Now, the company says, demand is recovering as some travelers view home rentals as safer than crowded hotels. The number of nights and experiences booked, which decreased more than 100% in March and April, decreased by 28% in July, August and September.
According to Airbnb, the business model is robust and can adapt to future travel needs, including an increase in business travelers looking to work from a rental home.
“We believe the lines between travel and life are blurring and the global pandemic has accelerated the ability to live anywhere,” the company said.
Airbnb said it currently has 7.4 million entries operated by 4 million hosts worldwide. 86 percent of hosts are outside of the United States and 55 percent are women.
The company had 54 million guests in 2019.
Airbnb was founded 12 years ago by Brian Chesky and Joe Gebbia – classmates at the Rhode Island School of Design – and Nate Blecharczyk, a software engineer. Her first listing was Chesky and Gebbia’s apartment in San Francisco.
Chesky, the CEO of Airbnb, is receiving an estimated $ 120 million multi-year stock grant in lieu of a salary. The award will carry over when it hits stock price targets over the next decade.
Airbnb’s massive growth has not been without complications.
The company has angered some cities accusing it of promoting overtourism and making neighborhoods less affordable by taking housing off the market. Cities like Los Angeles, Barcelona, Paris, and even Airbnb’s hometown, San Francisco, have passed laws restricting rentals.
The company has tried to improve its reputation as a couch surfer by adding luxury rentals and promising to review each of its properties to make sure the photos on its website match the accommodations.

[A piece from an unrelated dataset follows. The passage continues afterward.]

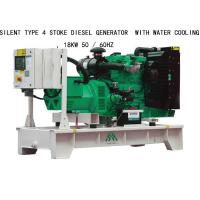 Wholesale 18KW Silent Type 4 Stoke Perkins Diesel Generators  With Water Cooling from china suppliers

There has been action against parties since a gunfight at an illegal Airbnb house party in California in 2019. Five people died in the shooting.
In the meantime, relations with his hosts are sometimes frayed. Earlier this year, hosts were furious when Airbnb allowed guests to cancel and receive full refunds during the pandemic. Airbnb later promised the hosts $ 250 million to make up for the deficit.
More recently, the company announced that it would allocate 9.2 million shares to a host foundation that will fund projects for hosts when their value exceeds $ 1 billion. A 15-member advisory board has also been named to distribute these funds and meet regularly with Airbnb leadership.